These skinny apple cinnamon muffins are a delicious fall treat! Made with applesauce and whole wheat flour, these are a healthier twist on a traditional muffin!
It’s fall, which means everyone is going crazy for pumpkin. And while I like pumpkin… if we’re being honest, I’m team apple. I think we take them for granted because they’re available year round but this is their season. Let’s celebrate.
I could eat an apple every single day and be happy. With peanut butter. Or cinnamon. Or cheese. Or just a plain old apple. So while I was debating making pumpkin muffins, I decided to make apple muffins instead. It’s time for apples to get the spotlight. (Plus I’ll never figure out an easier pumpkin muffin recipe than these 3 ingredient pumpkin chocolate chip muffins, so let’s just call it a day.)
So back to these muffins.
Tips for the perfect muffins
- Remove them from the pan right after you take them out of the oven, otherwise, they will steam in the pan and they can get soggy.

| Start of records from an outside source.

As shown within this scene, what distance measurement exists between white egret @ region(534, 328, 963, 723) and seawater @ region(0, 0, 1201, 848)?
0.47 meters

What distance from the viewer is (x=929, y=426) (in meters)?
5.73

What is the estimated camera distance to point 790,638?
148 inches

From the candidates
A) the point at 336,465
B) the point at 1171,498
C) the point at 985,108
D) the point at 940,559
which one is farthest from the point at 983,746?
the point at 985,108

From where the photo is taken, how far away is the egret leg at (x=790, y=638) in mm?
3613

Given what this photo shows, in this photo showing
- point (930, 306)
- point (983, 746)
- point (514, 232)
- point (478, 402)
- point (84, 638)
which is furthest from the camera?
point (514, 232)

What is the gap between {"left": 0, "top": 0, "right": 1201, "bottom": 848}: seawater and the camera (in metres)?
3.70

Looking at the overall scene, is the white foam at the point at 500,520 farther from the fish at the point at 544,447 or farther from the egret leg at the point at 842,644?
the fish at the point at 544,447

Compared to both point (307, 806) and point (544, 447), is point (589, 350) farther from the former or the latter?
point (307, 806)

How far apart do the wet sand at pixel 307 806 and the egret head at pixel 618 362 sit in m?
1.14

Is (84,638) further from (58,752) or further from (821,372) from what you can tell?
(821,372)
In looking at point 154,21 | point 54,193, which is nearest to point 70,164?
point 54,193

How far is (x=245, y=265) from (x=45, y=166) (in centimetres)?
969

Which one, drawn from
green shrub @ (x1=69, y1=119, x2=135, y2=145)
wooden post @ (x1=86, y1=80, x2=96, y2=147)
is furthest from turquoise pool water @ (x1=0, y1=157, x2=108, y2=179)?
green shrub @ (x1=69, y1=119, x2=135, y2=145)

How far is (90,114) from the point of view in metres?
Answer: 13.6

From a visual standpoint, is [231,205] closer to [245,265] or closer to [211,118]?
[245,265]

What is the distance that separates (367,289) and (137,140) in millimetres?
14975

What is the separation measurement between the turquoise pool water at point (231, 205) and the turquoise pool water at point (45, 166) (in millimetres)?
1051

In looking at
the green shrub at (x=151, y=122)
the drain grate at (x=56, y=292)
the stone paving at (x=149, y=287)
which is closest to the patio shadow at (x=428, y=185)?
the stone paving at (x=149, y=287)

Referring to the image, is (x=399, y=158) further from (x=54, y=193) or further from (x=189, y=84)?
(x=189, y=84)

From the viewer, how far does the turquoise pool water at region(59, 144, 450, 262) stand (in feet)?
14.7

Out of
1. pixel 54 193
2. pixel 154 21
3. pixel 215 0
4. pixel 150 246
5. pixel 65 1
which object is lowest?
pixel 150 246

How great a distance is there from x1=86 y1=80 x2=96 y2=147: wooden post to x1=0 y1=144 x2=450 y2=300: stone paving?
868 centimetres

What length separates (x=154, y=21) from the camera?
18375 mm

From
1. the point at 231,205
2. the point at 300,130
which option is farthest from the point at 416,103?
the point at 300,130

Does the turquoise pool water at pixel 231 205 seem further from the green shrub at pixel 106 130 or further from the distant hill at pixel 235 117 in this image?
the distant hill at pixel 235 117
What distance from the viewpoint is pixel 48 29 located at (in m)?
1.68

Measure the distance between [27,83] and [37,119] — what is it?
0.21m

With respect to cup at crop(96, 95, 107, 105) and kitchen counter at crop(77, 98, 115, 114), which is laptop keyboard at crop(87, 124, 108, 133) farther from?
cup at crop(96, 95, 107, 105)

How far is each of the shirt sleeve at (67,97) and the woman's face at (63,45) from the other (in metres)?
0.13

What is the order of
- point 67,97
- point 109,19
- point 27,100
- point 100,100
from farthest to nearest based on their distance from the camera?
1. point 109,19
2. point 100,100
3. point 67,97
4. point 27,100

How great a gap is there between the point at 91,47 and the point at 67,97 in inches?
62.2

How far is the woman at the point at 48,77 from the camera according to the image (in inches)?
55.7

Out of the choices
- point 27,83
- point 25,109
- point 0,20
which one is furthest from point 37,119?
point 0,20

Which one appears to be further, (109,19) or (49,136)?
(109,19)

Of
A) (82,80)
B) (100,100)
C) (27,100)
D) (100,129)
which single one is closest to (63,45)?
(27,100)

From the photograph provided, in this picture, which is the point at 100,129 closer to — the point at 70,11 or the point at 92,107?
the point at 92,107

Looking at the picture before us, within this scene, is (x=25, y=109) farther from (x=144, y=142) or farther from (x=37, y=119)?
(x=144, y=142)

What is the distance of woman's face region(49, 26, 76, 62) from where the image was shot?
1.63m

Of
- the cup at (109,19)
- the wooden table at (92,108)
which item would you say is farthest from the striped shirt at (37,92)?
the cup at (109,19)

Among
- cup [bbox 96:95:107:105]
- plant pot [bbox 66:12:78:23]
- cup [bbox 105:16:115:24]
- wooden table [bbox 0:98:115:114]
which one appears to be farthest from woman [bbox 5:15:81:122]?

- Bake these on the center rack in the oven, so the muffins cook evenly. Every oven is different so you may need to adjust the baking time, slightly.
- Use a toothpick to determine doneness. Slide a toothpick into the center of one of the muffins. It should come out clean and the muffin should feel springy.
These skinny apple cinnamon muffins are the perfect fall snack! Made with whole wheat pastry flour, these muffins are light but still full of fiber.
- 1/2 cup old-fashioned rolled oats
- 1/2 cup unsweetened applesauce
- 1/4 cup milk (skim or almond milk is fine)
- 1 large egg
- 1 tsp vanilla
- 2 tbsp coconut oil, melted
- 1/4 cup coconut sugar
- 1/2 cup whole wheat pastry flour
- 1/2 tsp baking powder
- 1/4 tsp baking soda
- 1 tsp cinnamon
- 1/4 tsp salt
- 1/2 small apple (I used Honeycrisp but fuji, gala, etc. would work)
- Preheat the oven to 350.
- In a large bowl, combine the oats, applesauce, milk, egg, and vanilla.
- Make sure the coconut oil is melted, then add it to the bowl.
- Stir in the coconut sugar, flour, baking powder, baking soda, salt, and cinnamon.
- Dice the apple into tiny chunks. You don’t want the pieces to be too big or it’ll make the muffins a little soggy.
- Stir in the pieces.
- Spray your muffin tin with non-stick spray.
- Scoop the batter into the muffin tins.
- I made mine into 12 mini muffins but you could make larger muffins if you like, you’ll just need to bake them longer.
- For the mini muffins, bake for 14-18 minutes, or until they’re a little brown on the edges.
- Remove from the pan immediately.
Feel free to substitute all purpose flour if you don’t have whole wheat pastry flour.
Keywords: Apple Cinnamon Muffin
These smell like fall, thanks to all that cinnamon! Each mini muffins is only 77 calories each. I actually added a buttery crumb topping to half of them (for Alex) and left the other half plain. If you do want to add a fancy topping, just crumble a little butter, sugar, and cinnamon together and sprinkle it on top before you bake it. Or you can sprinkle the tops with an extra pinch of coconut sugar and they’ll get a deliciously sticky, sweet top!